Shall we get the shortcomings out of the way first? The simile sounds a little hackneyed these days. Maybe it sounded fresher two hundred years ago, but it hasn’t aged well. The blogger John Stevens   commented here recently that the ending seems inauthentic, and I agree with him there to an extent. For me, Wordsworth is a little too eager to portray nature as something elevating, and himself as a sensitive receptor to nature’s bounty. The syntax sounds rather forced to modern ears, and the tone is rather grand for what we might think of as a modest subject.

But I like the idea at the centre of this poem – the idea that a place, especially somewhere natural can stay with you, and that the memory of it nourishes you in some way. Put that way, it sounds cheesy, and yet Wordworth captures something essential of his experience, and from my own experience I believe this is a genuine phenomenon. There are a dozen places or so, perhaps more, the memory of which endure in my mind; when I think of these places I draw something more than solace or comfort, but a kind of strength: the moon making a path of light on the calm Yellow Sea at night; the tall reeds at Caerlaverock nature reserve, and the view of the Solway and the Lake District beyond – and a skylark lifting into the air as I stood up on a mound of grass to see this; or Holy Island on a changeable spring day and the sight of a colony of seals on the island opposite, their backs catching the light of the sun, their cries crossing the water…
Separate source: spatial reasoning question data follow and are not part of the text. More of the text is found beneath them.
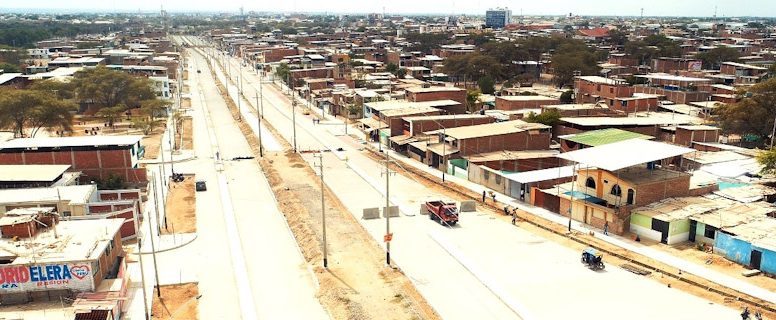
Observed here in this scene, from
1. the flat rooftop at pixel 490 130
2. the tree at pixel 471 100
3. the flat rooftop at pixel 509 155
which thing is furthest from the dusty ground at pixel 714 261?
the tree at pixel 471 100

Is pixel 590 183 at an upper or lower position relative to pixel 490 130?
lower

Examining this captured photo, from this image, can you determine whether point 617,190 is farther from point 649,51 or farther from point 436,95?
point 649,51

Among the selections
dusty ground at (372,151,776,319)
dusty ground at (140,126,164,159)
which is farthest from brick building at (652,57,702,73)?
dusty ground at (140,126,164,159)

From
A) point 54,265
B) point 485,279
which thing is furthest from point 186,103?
point 485,279

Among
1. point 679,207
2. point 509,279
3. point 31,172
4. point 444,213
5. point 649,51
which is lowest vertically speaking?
point 509,279

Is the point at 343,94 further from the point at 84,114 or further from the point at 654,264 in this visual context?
the point at 654,264

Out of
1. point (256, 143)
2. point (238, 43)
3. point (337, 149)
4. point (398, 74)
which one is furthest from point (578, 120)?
point (238, 43)

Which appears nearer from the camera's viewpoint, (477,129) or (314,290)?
(314,290)

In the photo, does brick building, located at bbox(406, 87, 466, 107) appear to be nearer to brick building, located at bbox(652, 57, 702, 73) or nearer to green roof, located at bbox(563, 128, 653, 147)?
green roof, located at bbox(563, 128, 653, 147)
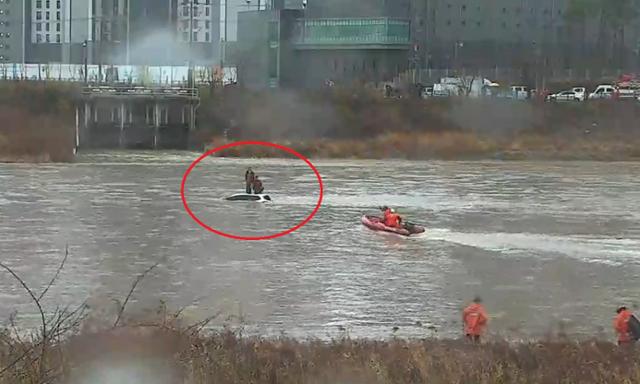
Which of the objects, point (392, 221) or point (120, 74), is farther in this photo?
point (120, 74)

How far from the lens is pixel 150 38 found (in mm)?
64312

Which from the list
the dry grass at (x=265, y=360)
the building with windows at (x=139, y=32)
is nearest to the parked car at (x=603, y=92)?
the building with windows at (x=139, y=32)

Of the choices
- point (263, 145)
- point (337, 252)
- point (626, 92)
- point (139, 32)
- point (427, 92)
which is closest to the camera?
point (337, 252)

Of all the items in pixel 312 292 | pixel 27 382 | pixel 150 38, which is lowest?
pixel 312 292

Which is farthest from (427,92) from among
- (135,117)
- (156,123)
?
(135,117)

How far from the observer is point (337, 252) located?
18797mm

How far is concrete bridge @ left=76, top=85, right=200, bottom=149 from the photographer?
1935 inches

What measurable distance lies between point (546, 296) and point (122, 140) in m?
36.6

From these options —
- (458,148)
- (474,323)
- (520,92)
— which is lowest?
(474,323)

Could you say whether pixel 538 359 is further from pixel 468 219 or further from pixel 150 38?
pixel 150 38

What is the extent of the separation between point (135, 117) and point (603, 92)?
23163mm

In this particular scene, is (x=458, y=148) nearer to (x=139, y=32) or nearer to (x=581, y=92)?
(x=581, y=92)

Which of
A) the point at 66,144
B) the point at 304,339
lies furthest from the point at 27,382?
the point at 66,144

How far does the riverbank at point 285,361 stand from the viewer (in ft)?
23.5
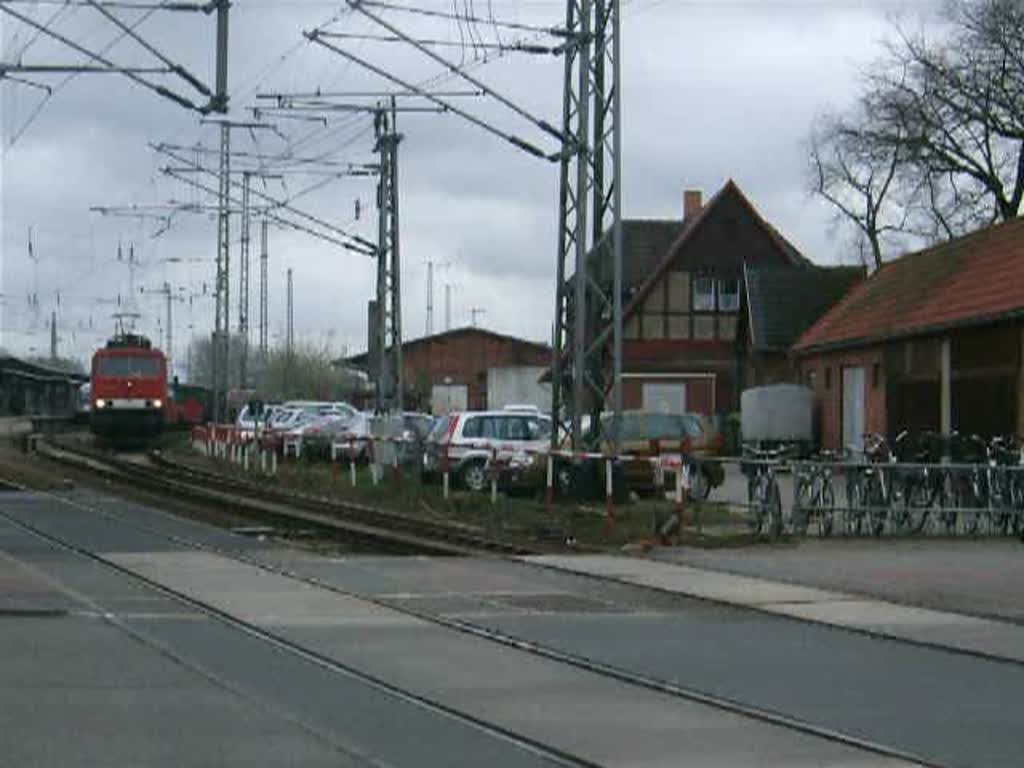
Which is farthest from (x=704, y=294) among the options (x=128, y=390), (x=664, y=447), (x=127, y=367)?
(x=664, y=447)

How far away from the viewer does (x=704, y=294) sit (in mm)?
66438

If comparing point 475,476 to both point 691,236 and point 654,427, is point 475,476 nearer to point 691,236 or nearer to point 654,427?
point 654,427

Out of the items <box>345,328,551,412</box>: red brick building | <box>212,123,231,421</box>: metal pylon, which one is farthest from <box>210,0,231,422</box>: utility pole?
<box>345,328,551,412</box>: red brick building

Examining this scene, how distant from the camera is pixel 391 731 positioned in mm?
9633

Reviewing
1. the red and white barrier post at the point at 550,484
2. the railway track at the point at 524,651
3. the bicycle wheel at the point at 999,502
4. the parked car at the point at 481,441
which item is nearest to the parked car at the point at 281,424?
the parked car at the point at 481,441

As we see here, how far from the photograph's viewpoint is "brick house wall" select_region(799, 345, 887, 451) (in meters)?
42.6

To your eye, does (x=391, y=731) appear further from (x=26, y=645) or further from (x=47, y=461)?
(x=47, y=461)

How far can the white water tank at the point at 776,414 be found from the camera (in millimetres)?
47812

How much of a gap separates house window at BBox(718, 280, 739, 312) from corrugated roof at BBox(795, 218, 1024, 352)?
16094 millimetres

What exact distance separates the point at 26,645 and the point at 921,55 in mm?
47787

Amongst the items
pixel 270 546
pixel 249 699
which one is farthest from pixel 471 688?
pixel 270 546

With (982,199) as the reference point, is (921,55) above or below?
above

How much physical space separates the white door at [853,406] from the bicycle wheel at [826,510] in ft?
67.4

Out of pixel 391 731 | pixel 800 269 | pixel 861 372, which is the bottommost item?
pixel 391 731
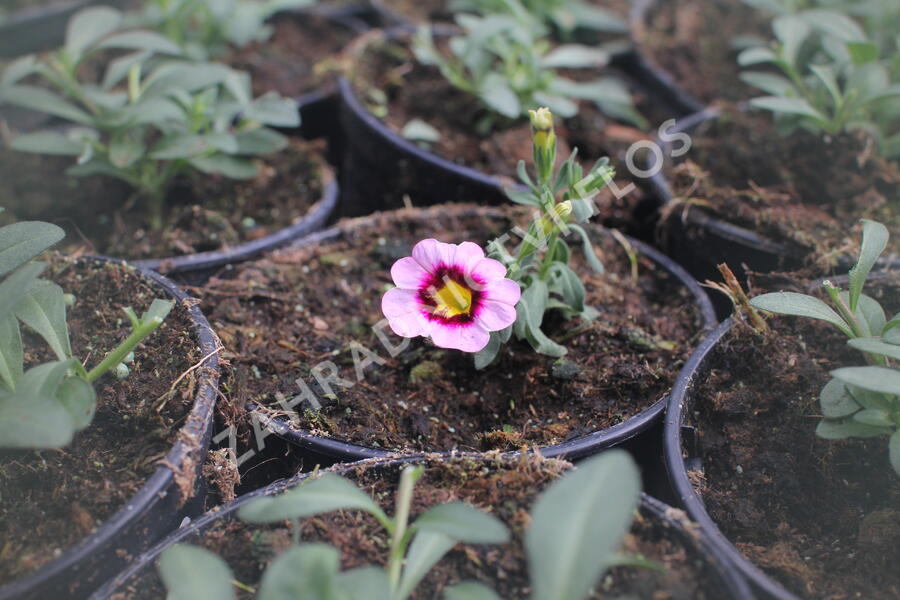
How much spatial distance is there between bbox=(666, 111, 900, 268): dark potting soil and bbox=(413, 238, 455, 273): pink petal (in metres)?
0.74

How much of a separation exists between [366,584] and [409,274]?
0.54 m

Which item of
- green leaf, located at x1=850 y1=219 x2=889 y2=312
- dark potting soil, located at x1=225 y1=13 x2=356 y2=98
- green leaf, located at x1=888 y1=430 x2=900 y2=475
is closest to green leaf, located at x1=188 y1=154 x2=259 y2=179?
dark potting soil, located at x1=225 y1=13 x2=356 y2=98

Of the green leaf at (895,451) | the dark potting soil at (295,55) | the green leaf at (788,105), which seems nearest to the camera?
the green leaf at (895,451)

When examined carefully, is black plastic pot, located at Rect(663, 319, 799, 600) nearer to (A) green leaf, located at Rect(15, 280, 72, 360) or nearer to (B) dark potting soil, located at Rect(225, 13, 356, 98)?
(A) green leaf, located at Rect(15, 280, 72, 360)

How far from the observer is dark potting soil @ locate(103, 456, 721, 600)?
0.99 metres

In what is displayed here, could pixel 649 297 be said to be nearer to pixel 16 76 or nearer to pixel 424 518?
pixel 424 518

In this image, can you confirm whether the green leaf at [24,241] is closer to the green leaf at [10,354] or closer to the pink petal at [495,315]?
the green leaf at [10,354]

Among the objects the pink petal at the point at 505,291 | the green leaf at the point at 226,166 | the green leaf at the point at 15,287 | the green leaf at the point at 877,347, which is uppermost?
the green leaf at the point at 15,287

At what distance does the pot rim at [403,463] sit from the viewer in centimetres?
97

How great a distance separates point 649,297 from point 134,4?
218 cm

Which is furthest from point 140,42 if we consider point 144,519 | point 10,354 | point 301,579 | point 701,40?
point 701,40

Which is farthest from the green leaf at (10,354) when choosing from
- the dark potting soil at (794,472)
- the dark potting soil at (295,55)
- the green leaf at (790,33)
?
the green leaf at (790,33)

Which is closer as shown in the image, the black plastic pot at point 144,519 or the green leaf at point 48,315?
the black plastic pot at point 144,519

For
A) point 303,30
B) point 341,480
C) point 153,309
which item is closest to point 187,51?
point 303,30
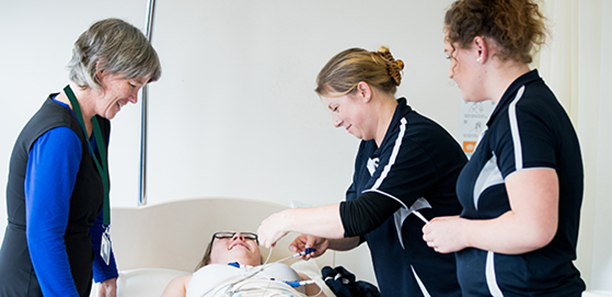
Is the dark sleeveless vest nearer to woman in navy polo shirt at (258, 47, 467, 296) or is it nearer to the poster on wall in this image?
woman in navy polo shirt at (258, 47, 467, 296)

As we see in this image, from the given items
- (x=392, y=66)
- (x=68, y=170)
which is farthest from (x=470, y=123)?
(x=68, y=170)

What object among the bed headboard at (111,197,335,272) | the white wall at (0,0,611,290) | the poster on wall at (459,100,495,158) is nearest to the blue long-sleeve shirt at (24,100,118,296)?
the bed headboard at (111,197,335,272)

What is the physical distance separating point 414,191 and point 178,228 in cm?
130

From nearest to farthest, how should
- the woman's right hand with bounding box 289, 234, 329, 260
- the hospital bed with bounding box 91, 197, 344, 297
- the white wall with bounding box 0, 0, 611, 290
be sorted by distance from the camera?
the woman's right hand with bounding box 289, 234, 329, 260 → the hospital bed with bounding box 91, 197, 344, 297 → the white wall with bounding box 0, 0, 611, 290

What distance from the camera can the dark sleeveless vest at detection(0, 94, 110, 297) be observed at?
1094mm

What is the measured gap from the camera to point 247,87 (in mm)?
2289

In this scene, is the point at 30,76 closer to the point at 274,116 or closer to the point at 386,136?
the point at 274,116

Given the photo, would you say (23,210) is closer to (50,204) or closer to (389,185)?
(50,204)

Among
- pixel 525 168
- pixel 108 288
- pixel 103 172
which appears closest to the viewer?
pixel 525 168

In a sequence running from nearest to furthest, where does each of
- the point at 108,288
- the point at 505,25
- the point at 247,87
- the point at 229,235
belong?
the point at 505,25 → the point at 108,288 → the point at 229,235 → the point at 247,87

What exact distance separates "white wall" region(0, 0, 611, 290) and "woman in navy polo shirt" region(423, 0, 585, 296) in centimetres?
146

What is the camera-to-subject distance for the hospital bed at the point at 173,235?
1.86m

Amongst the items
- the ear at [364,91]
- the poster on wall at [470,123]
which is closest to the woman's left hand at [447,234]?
the ear at [364,91]

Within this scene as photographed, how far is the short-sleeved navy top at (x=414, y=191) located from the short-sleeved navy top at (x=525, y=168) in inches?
8.0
So, though I’m not keen on daffodils, I have some regard for Daffodils.

Wordsworth's School

Wordsworth’s School, where he almost certainly didn’t have the idea for ‘Daffodils’



Filed under Poetry

2 responses to “Daffodils

  1. I’m fascinated by your reflections on this poem. Some of Wordsworth’s poems are magnificent (I think of Westminster Bridge for example, and parts of the Prelude) but for me this is not one of them.
    Your commentary is very fair: you mention a number of the problems modern readers have with it, and see the strength of many of them; but then you give a vigorous defence promoting the central idea that the memory of a single place can bring nourishment for years. The way you put that challenges my own long-held reservation that the ending lacks conviction – in essence because I doubted that a scene of daffodils could be of such intense resonance to a young male. I am half-persuaded by you!
    But there remain other problems for me. The first line, for example: clouds are not lonely; they are as gregarious as flocks of sheep. The poet is not accurate in his first line. He exaggerates in the last line. In turn, these weaknesses lead me to feel throughout that I’m reading something excessively sentimental and inauthentic (Walter the Softy plus the class cheat).
    Please excuse my grumpiness. As a teenager many years ago this very poem caused me to fear that an enjoyment of poems was unmanly. My pleasure in poetry was restored when I found contraband in the school library in the form of John Donne, Wilfred Owen and DH Lawrence.
    All in all, I’ve thoroughly enjoyed reading your case for the defence, and I’m very glad I came across it.

  2. Thanks for your extended thoughts on the poem, John. You’re right, I think, about the poem’s shortcomings, although I wonder if Wordsworth was thinking of a particular type of solitary cloud, rather than trying to say that all clouds are lonely. The image of poetry and of the poet that this poem seems to project is the wider problem, as your story suggests. I wonder if educators thought that it would foster a love for poetry and a reverence for nature in their wards…
    I was interested to hear the poets that kindled your passion for poetry. It’s funny to think of poets like Owen and Lawrence as contraband!